_Selected passage_:

--- START ---

Lucky Tubb & the Modern Day Troubadours: Hillbilly Fever (2010) MP3/Flac
Wow. Well if you head isn’t already spinning from the caliber of recent REAL country music releases, it will be now. Lucky Tubb & The Modern Day Troubadours team up with the legendary Wayne “The Train” Hancock for an old school comic book style dynamic duo one two punch to the gut of mainstream pop country frappety crap! This is country music for the rest of us. This is music for the folks that “get it.” Hillbilly Fever is sick. It’s the disease you need, so catch it, and then spread it like a bad rash!With Hillbilly Fever Lucky keeps his tradition alive of making very traditional-sounding albums, and that’s why inviting Wayne Hancock on for a couple of tracks makes perfect sense. Yeah the spoon fed will spit this out as being “too hokey” but who needs them and their GAP reproduction pearl snaps made in China? Feed ‘em fish heads, this is country music the way we like it.
Lucky starts off with an original called “Ramblin,” which despite the “Rambin’ Man” wishing well being tapped so many times in music Steve Martin parodied it no less than 35 years ago, this song still works on me.
“Well I’ve been a rambin’, I’ve been a gamblin’
Walking the blade of a double edged knife
8 stale Cheetos, half dead burritos
Drinkin’ beer for breakfast just to stay alive.”
“Ramblin” sets the table for what is an album with very smart and tasteful arrangement, and hits the bulls-eye when it comes to setting the tempo. Subtle organ makes a soft bed for the song and drives home the rhythm at the end of phrases, while Casey “The Barber” Gill’s thumping standup is like a pacemaker for the easy-living country heart.
Just like Lucky’s last one, this album features songs from the Tubb bloodline. Glenn Tubb, maybe one of the most prolific and underrated songwriters of all time, contributes “You Sure Look Lonesome,” and “Tired of What You Don’t Do,” and Talmage chimes in with “Blue Monday Blues.” Listening to these songs I am reminded that Lucky is not just a fresh character in the underground country scene, he is also the latest, if not last in the Tubb country music lineage to carry a banner that honestly is not ballyhooed near enough.
There’s also plenty of reminders that this isn’t just Lucky, but a fully stocked tank of talent behind him in the Troubadours. Natalie Page writes and sings “Honky Tonkin’ Is All We Got,” which despite its retro setting, carries an all too modern theme about being in a fun relationship with no soul, but sung by Natalie with soul aplenty. I also can’t say enough about Casey Gill on bass, who is true soul of the band.
The Wayne Hancock duet’s of the old George Vaughn tune “Hillbilly Fever” and the Lucky/Hancock co-written “West” make this album worth ponying up for if nothing else does. Sure there’s the oddity of the two artists collaborating, but the collaboration just works. Some may think since both artist work in traditional ways, what’s the difference? “West” really points that out the differences as it bridges the two styles, with the bass line and lyrics more like a Hancock song than one by Lucky.

--- END ---

_Input data_:
--- START ---

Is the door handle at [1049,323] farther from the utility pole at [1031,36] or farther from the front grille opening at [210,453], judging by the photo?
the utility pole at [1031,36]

--- END ---
--- START ---

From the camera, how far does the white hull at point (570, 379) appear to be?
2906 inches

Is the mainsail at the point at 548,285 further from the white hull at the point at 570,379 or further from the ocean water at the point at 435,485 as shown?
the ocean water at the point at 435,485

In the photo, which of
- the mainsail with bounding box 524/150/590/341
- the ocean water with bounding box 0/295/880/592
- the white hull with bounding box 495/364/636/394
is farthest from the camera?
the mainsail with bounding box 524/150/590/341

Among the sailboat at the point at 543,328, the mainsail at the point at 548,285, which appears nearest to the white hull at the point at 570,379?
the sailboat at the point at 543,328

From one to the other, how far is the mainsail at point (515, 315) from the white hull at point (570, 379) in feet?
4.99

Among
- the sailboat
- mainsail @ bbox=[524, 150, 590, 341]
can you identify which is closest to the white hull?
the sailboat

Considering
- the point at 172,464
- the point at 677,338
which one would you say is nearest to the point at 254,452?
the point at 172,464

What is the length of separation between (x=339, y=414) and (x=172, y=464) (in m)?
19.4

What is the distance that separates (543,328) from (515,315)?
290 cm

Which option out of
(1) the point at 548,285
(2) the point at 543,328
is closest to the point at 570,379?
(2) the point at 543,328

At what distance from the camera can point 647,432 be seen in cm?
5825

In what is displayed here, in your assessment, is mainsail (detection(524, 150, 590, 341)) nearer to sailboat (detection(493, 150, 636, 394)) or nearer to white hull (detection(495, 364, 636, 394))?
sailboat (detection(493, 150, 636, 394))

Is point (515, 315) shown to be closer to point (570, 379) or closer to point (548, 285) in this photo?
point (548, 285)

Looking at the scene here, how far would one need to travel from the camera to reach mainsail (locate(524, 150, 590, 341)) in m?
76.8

--- END ---

Copy the album review starting with "There’s also plenty" and going on through "of the band.", but rename "bass" as "upright bass". You can skip the data; it isn't needed for this.

_Response area_:
There’s also plenty of reminders that this isn’t just Lucky, but a fully stocked tank of talent behind him in the Troubadours. Natalie Page writes and sings “Honky Tonkin’ Is All We Got,” which despite its retro setting, carries an all too modern theme about being in a fun relationship with no soul, but sung by Natalie with soul aplenty. I also can’t say enough about Casey Gill on upright bass, who is true soul of the band.